LATAM und Kuwait Airways reduzieren A350 Bestellung

Wie viele Fluggesellschaften hat auch der Flugzeugbauer Airbus mit den Folgen der Corona-Pandemie zu kämpfen. Erst kürzlich wurde bekannt, dass zwei Fluggesellschaften ihre A350-900 um einige Exemplare reduzieren.

Der europäische Flugzeugbauer Airbus kann sich trotz reduzierten Bestellung über einen halbwegs profitablen Monat März freuen. Gründe dafür sind das Leasingunternehmen Aercap, das eine Bestellung von 50 Flugzeugen aufgab sowie ein bisher noch unbekannter Kunde. Weitere Details erfahrt Ihr in diesem Artikel.

Gekürzte A330 und A350 Bestellungen

Die LATAM Airlines Group stellte vor einigen Wochen den internationalen Flugverkehr nahezu vollständig ein. Damit reagierte die Fluggesellschaft auf einbrechende Buchungszahlen, Reisebeschränkungen und Grenzschliessungen einiger Staaten, die im Zuge der Corona-Pandemie verhängt wurden. Die kritische finanzielle Situation veranlasst LATAM die Reduzierung einer bereits bestehenden A350-Bestellung. Die chilenische Fluggesellschaft möchte statt acht nur noch zwei A350-1000 bestellen. Zusätzlich kürzt die Fluggesellschaft die Bestellung des A350-900 um vier Flugzeuge. Statt 17 möchte LATAM nur noch 13 A350-900 bestellen. Zwar hatte Delta Air Lines angekündigt 14 Airbus A350 von LATAM zu übernehmen, allerdings ist das Orderbuch der amerikanischen Airline bisher unverändert.
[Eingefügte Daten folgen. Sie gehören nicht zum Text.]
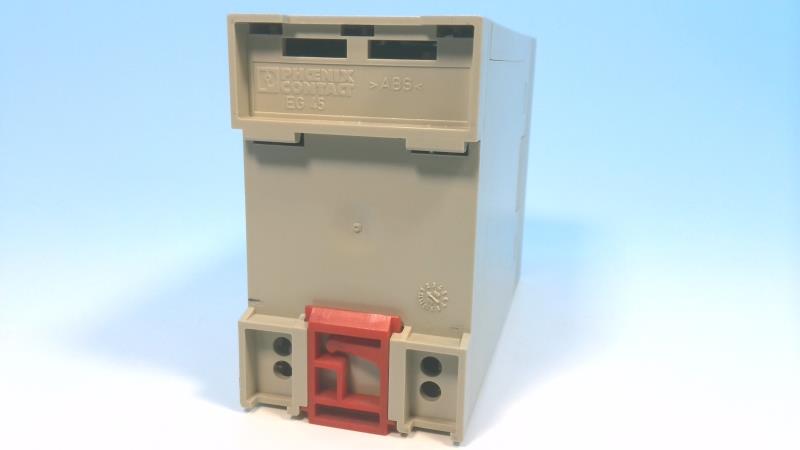 ASEA BROWN BOVERI NAIO-02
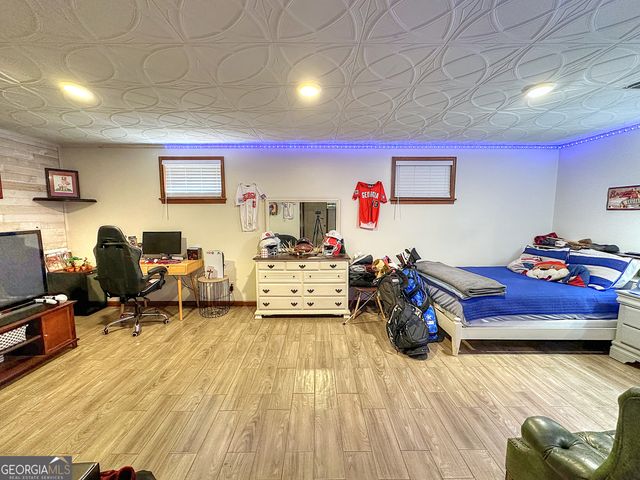 4642 New Franklin Road, Hogansville, GA 30230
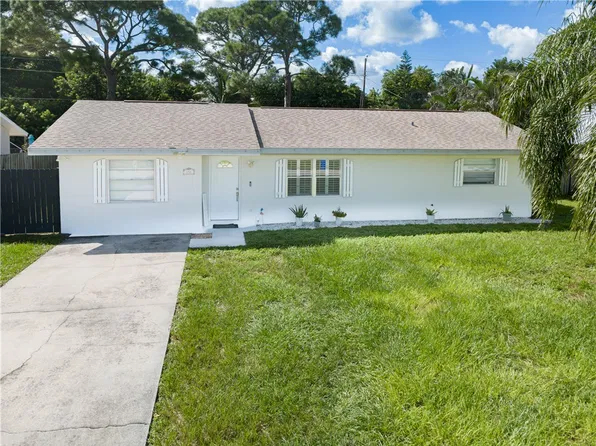 151 11th Ct, Vero Beach, FL 32962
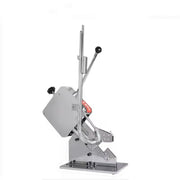 GU-50 manual U-shape sausage clipper, stainless steel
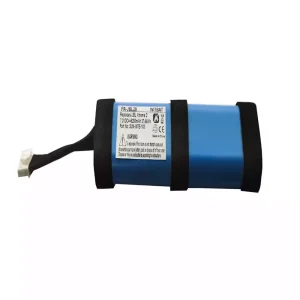 Bateria de reposição para JBL Xtreme 2,SUN-INTE-103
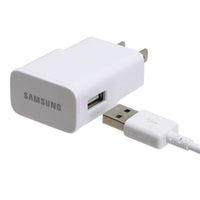 Thumbnail for Samsung Galaxy Note 3 S5 USB 3.0 Data Sync Charging Cable - White New - Accessories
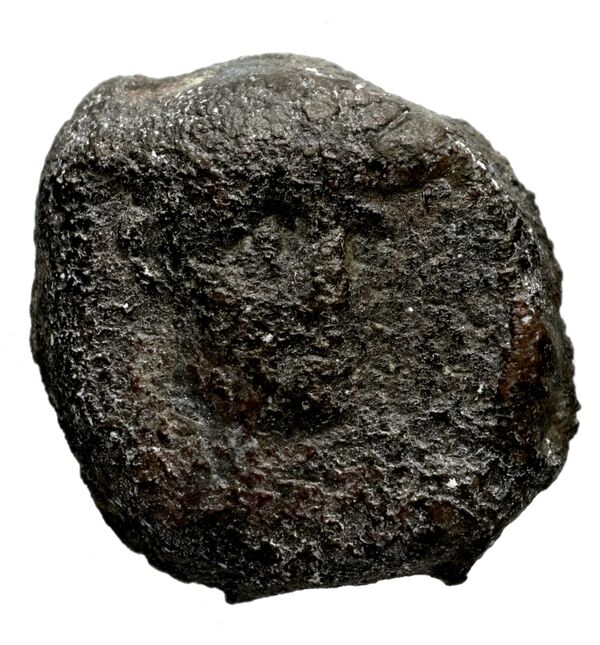 аверс Seleucid Coins (part 1) 1192.2
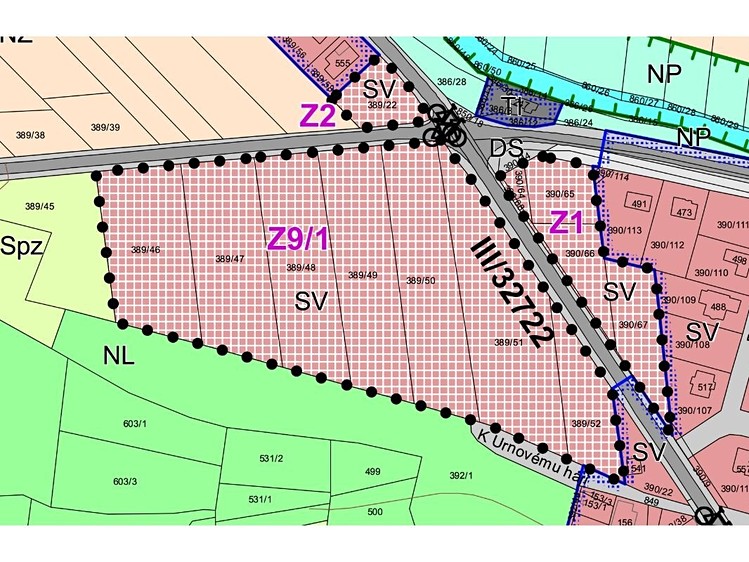 Grundstück zum Kauf, 6.053 m² (4 von 5)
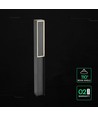V-Tac 24W LED Pollerleuchte, 80cm - IP54, 3000K, Außenbereich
Darüber hinaus kürzt auch Kuwait Airways die Bestellung von zehn auf fünf Exemplare des Airbus 350-900. Im Gegenzug erhielt Airbus eine Bestellung über zehn A350-900. Derzeit ist der Abnehmer der Flugzeuge nicht bekannt.
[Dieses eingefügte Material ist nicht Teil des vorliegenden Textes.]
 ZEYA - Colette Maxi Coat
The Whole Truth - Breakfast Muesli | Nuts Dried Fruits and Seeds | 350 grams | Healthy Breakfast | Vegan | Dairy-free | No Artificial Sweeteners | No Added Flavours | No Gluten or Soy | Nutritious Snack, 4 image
Auch im Bereich des Langstreckenflugzeuges A330-900 vermeldet der CEO von Airbus, Guillaume Faury, gekürzte Bestellungen. Das Leasingunternehmen Avolon kürzte die Bestellung von 13 auf zehn Exemplare. Zudem kürzte auch CIT Leasing die Bestellung von 26 auf 25 Flugzeuge des Types A330-900. Neue A330-Bestellungen konnte Airbus nicht vermelden.

Positive Zwischenbilanz bei Airbus

Grund zur Freude bereitete dem Flugzeugbauer eine Bestellung von der Leasingfirma Aercap. Das Unternehmen platzierte im März eine Bestellung von 25 A320 Neo und weiteren 25 A321 Neo. Allerdings gab es auch im Bereich der Kurzstreckenflugzeuge kleinere Stornierungen. Unbekannte Kunden stornierten Bestellung von insgesamt sieben A320 Neo und zwei A321 Neo. Darüber hinaus strich Airbus eine ältere Bestellung über 16 A220-300, die bereits im letzten Jahr storniert wurde.
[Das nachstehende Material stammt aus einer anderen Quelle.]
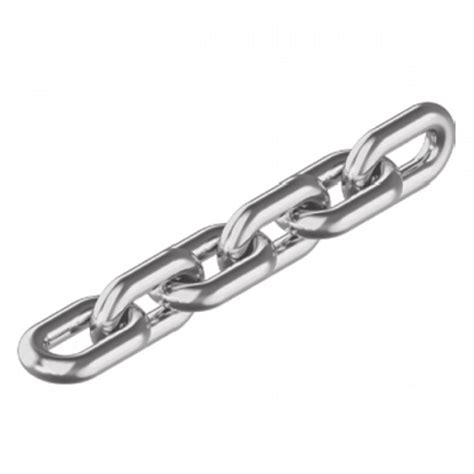 medium link chain 316 stainless steel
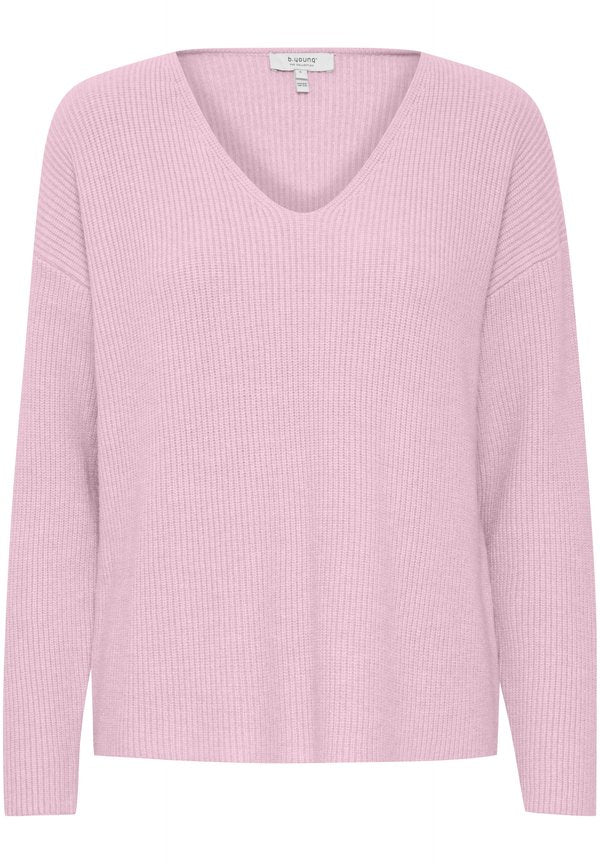 b.young BYMILO VNECK
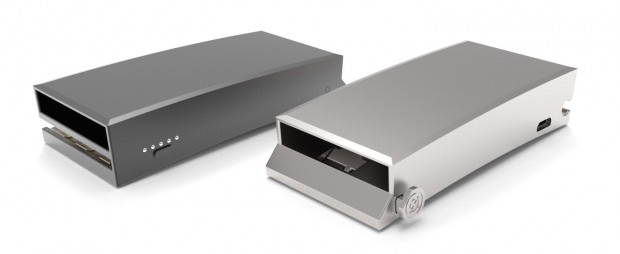 Xoo Belt (Bild: Nifty)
Trotz einiger Stornierungen konnte Airbus die Anzahl der Nettobestellungen innerhalb eines Monats von 274 auf 290 Flugzeuge steigern. Allein im Monat März übergab der Flugzeugbauer 36 Flugzeuge an seine Kunden, bedeutet, dass Airbus in diesem Jahr bereits 122 Flugzeuge an seine Kunden ausliefern konnte.

Fazit zu den reduzierten Flugzeugbestellung bei Airbus

Airbus muss den Wegfall von Bestellungen über mehrere Langstreckenflugzeuge verkraften. Wirtschaftlich gewiss ein herber Schlag für den Flugzeugbauer, der ebenfalls die Folgen der Corona-Pandemie zu verkraften hat. Dennoch konnte Airbus weitere Bestellungen verzeichnen – besonders aktuell sind diese Bestellungen von hoher Bedeutung, möchte man die Liquidität des Unternehmens sicherstellen.